#### [EXERCISE INSTRUCTIONS]
Please copy out every one of the items below word for word, leaving out the pictures.

*** DATA TO PROCESS

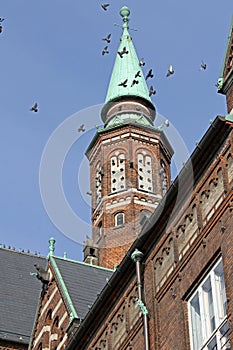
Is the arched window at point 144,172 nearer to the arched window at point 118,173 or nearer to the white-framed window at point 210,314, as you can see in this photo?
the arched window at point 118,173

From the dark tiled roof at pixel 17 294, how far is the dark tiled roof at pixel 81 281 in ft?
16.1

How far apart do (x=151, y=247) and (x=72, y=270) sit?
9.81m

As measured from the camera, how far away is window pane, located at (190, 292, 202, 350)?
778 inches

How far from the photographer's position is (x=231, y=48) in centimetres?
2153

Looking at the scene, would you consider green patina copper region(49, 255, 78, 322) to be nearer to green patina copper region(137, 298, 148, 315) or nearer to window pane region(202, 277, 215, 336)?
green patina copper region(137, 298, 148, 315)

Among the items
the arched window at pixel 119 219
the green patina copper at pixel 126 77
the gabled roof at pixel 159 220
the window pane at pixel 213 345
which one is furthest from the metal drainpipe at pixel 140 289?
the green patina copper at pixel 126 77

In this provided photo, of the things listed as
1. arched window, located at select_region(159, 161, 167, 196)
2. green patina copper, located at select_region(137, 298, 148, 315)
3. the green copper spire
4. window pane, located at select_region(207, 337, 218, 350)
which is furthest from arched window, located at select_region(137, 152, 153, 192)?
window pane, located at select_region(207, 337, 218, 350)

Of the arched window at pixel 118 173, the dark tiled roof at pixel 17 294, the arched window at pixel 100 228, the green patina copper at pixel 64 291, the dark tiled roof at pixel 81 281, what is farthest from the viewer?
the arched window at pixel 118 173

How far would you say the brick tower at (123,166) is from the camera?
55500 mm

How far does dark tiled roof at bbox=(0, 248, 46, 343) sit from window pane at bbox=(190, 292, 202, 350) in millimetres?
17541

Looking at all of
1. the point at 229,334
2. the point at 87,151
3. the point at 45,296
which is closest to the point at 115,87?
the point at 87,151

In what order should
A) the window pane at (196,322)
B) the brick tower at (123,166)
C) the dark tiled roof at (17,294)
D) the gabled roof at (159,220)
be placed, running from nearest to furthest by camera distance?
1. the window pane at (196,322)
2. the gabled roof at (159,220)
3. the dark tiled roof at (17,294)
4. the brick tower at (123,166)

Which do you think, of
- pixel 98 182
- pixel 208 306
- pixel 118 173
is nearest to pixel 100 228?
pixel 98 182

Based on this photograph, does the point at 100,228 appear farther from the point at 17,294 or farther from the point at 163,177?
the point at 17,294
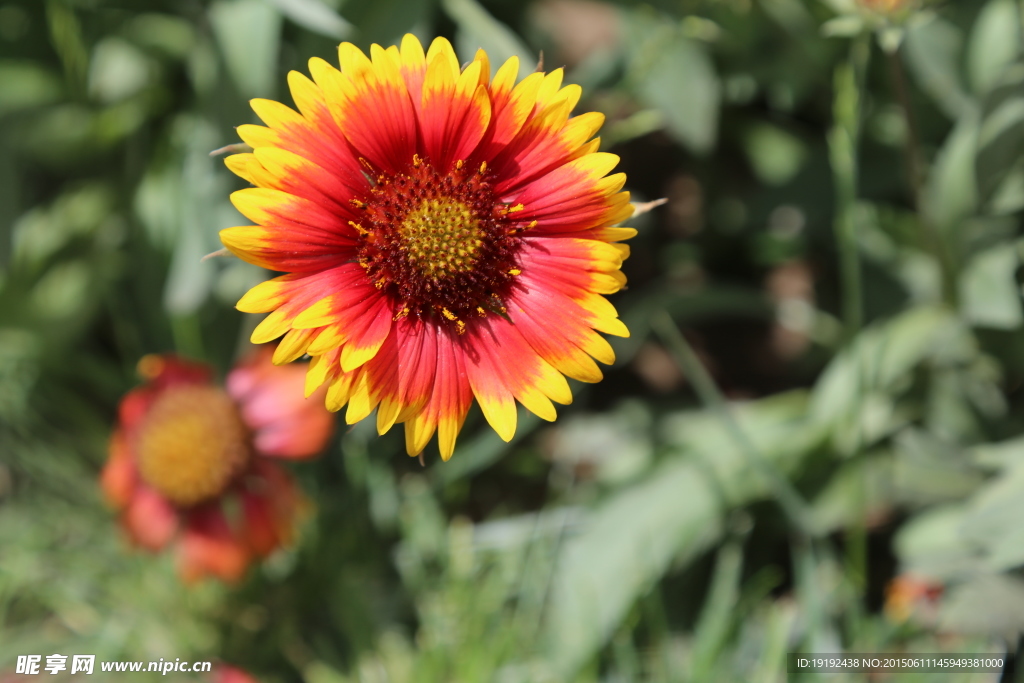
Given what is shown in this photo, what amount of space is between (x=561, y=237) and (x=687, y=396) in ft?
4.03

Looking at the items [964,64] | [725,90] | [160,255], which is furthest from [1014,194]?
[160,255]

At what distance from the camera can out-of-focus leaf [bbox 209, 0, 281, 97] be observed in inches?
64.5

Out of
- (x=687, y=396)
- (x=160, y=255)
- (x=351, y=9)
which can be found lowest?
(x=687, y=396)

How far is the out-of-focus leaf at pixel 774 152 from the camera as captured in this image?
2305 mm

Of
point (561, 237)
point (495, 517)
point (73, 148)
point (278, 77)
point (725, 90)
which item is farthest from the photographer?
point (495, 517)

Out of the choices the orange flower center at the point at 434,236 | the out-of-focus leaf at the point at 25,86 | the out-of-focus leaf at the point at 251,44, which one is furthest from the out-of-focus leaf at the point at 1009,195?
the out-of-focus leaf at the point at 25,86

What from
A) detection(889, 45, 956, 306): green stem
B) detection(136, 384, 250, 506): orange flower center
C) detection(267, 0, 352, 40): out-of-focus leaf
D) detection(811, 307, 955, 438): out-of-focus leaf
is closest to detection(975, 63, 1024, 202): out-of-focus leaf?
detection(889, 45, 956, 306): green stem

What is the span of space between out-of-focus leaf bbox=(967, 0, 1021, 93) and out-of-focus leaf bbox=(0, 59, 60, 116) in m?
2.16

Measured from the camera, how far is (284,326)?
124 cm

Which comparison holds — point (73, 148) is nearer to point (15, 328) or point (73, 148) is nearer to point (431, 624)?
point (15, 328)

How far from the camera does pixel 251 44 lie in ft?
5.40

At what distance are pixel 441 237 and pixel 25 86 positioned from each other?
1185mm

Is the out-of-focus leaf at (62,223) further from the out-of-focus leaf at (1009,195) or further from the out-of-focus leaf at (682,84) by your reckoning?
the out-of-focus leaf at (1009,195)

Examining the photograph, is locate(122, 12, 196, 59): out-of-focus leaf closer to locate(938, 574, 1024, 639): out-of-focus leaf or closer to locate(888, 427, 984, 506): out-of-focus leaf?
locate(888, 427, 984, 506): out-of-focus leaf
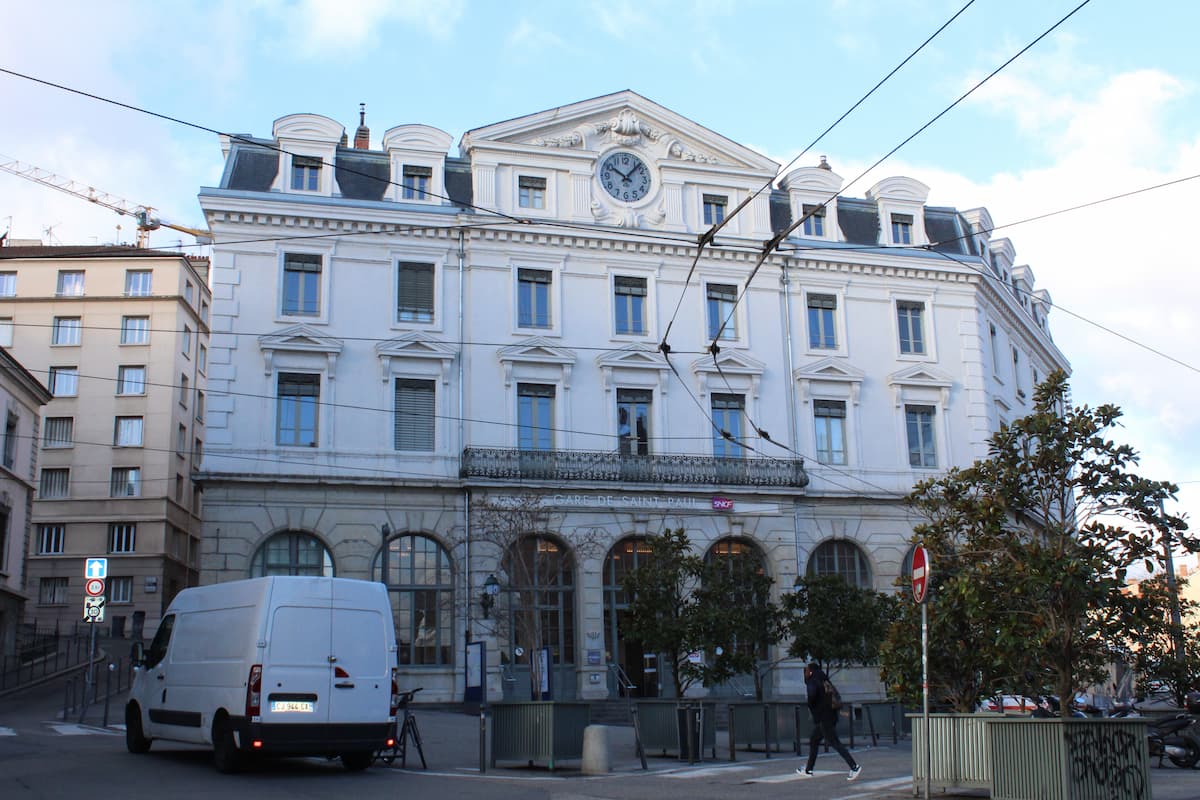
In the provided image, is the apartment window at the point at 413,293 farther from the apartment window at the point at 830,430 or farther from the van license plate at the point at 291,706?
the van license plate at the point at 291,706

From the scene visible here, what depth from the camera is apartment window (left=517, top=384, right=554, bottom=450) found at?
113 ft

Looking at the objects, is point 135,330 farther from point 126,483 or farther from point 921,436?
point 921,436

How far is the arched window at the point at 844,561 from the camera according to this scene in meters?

******

#### [RESULT OF THE EXERCISE]
Is the arched window at point 144,172 nearer to the arched window at point 118,173 or nearer to the white-framed window at point 210,314, as you can see in this photo?
the arched window at point 118,173

From the dark tiled roof at pixel 17 294, how far is the dark tiled roof at pixel 81 281 in ft?
16.1

How far apart do (x=151, y=247) and (x=72, y=270) sit?
9.81m

As measured from the camera, how far away is window pane, located at (190, 292, 202, 350)?
778 inches

How far from the photographer's position is (x=231, y=48) in centimetres?
2153

Looking at the scene, would you consider green patina copper region(49, 255, 78, 322) to be nearer to green patina copper region(137, 298, 148, 315) or nearer to window pane region(202, 277, 215, 336)?
green patina copper region(137, 298, 148, 315)

Among the items
the arched window at pixel 119 219
the green patina copper at pixel 126 77
the gabled roof at pixel 159 220
the window pane at pixel 213 345
which one is furthest from the metal drainpipe at pixel 140 289?
the green patina copper at pixel 126 77

In this provided photo, of the things listed as
1. arched window, located at select_region(159, 161, 167, 196)
2. green patina copper, located at select_region(137, 298, 148, 315)
3. the green copper spire
4. window pane, located at select_region(207, 337, 218, 350)
which is furthest from arched window, located at select_region(137, 152, 153, 192)?
window pane, located at select_region(207, 337, 218, 350)

Of the arched window at pixel 118 173, the dark tiled roof at pixel 17 294, the arched window at pixel 100 228, the green patina copper at pixel 64 291, the dark tiled roof at pixel 81 281, what is farthest from the viewer?
the arched window at pixel 118 173

How far would you say the brick tower at (123,166) is from the camera?
55500 mm

How far does dark tiled roof at bbox=(0, 248, 46, 343) sit from window pane at bbox=(190, 292, 202, 350) in millimetres?
17541

Looking at all of
1. the point at 229,334
2. the point at 87,151
3. the point at 45,296
which is closest to the point at 115,87?
the point at 87,151

In what order should
A) the window pane at (196,322)
B) the brick tower at (123,166)
C) the dark tiled roof at (17,294)
D) the gabled roof at (159,220)
be placed, running from nearest to furthest by camera distance?
1. the window pane at (196,322)
2. the gabled roof at (159,220)
3. the dark tiled roof at (17,294)
4. the brick tower at (123,166)

Which do you think, of
- pixel 98 182
- pixel 208 306
- pixel 118 173
is nearest to pixel 100 228?
pixel 98 182

Based on this photograph, does the point at 100,228 appear farther from the point at 17,294 or farther from the point at 163,177?
the point at 17,294
Given what is shown in this photo, what amount of space is between (x=561, y=237) and (x=687, y=396) in ft?
4.03

Looking at the items [964,64] | [725,90] | [160,255], which is furthest from [1014,194]?
[160,255]

At what distance from the camera can out-of-focus leaf [bbox 209, 0, 281, 97] be observed in inches?
64.5

Out of
- (x=687, y=396)
- (x=160, y=255)
- (x=351, y=9)
which can be found lowest?
(x=687, y=396)

How far is the out-of-focus leaf at pixel 774 152 from the camera as captured in this image?
2305 mm

Of
point (561, 237)
point (495, 517)
point (73, 148)
point (278, 77)
point (725, 90)
which item is farthest from the photographer?
point (495, 517)

Out of the choices the orange flower center at the point at 434,236 | the out-of-focus leaf at the point at 25,86 | the out-of-focus leaf at the point at 251,44, which one is furthest from the out-of-focus leaf at the point at 1009,195?
the out-of-focus leaf at the point at 25,86

What from
A) detection(889, 45, 956, 306): green stem
B) detection(136, 384, 250, 506): orange flower center
C) detection(267, 0, 352, 40): out-of-focus leaf
D) detection(811, 307, 955, 438): out-of-focus leaf
is closest to detection(975, 63, 1024, 202): out-of-focus leaf?
detection(889, 45, 956, 306): green stem

What is the span of space between out-of-focus leaf bbox=(967, 0, 1021, 93) and out-of-focus leaf bbox=(0, 59, 60, 116) in m?
2.16

Measured from the camera, how far is (284,326)?
124 cm

Which comparison holds — point (73, 148) is nearer to point (15, 328) or point (73, 148) is nearer to point (431, 624)?
point (15, 328)

How far from the camera does pixel 251 44 lie in ft?
5.40

At what distance are pixel 441 237 and pixel 25 86 positioned from each other?
1185mm

Is the out-of-focus leaf at (62,223) further from the out-of-focus leaf at (1009,195) or further from the out-of-focus leaf at (682,84) by your reckoning?
the out-of-focus leaf at (1009,195)

Examining the photograph, is locate(122, 12, 196, 59): out-of-focus leaf closer to locate(938, 574, 1024, 639): out-of-focus leaf or closer to locate(888, 427, 984, 506): out-of-focus leaf?
locate(888, 427, 984, 506): out-of-focus leaf
In the provided image, is the apartment window at the point at 413,293 farther from the apartment window at the point at 830,430 or farther from the van license plate at the point at 291,706?
the van license plate at the point at 291,706

From the scene visible here, what depth from the camera is apartment window (left=517, top=384, right=554, bottom=450) found at?
113 ft

Looking at the objects, is point 135,330 farther from point 126,483 or farther from point 921,436?
point 921,436

How far is the arched window at the point at 844,561 from the camera according to this scene in meters?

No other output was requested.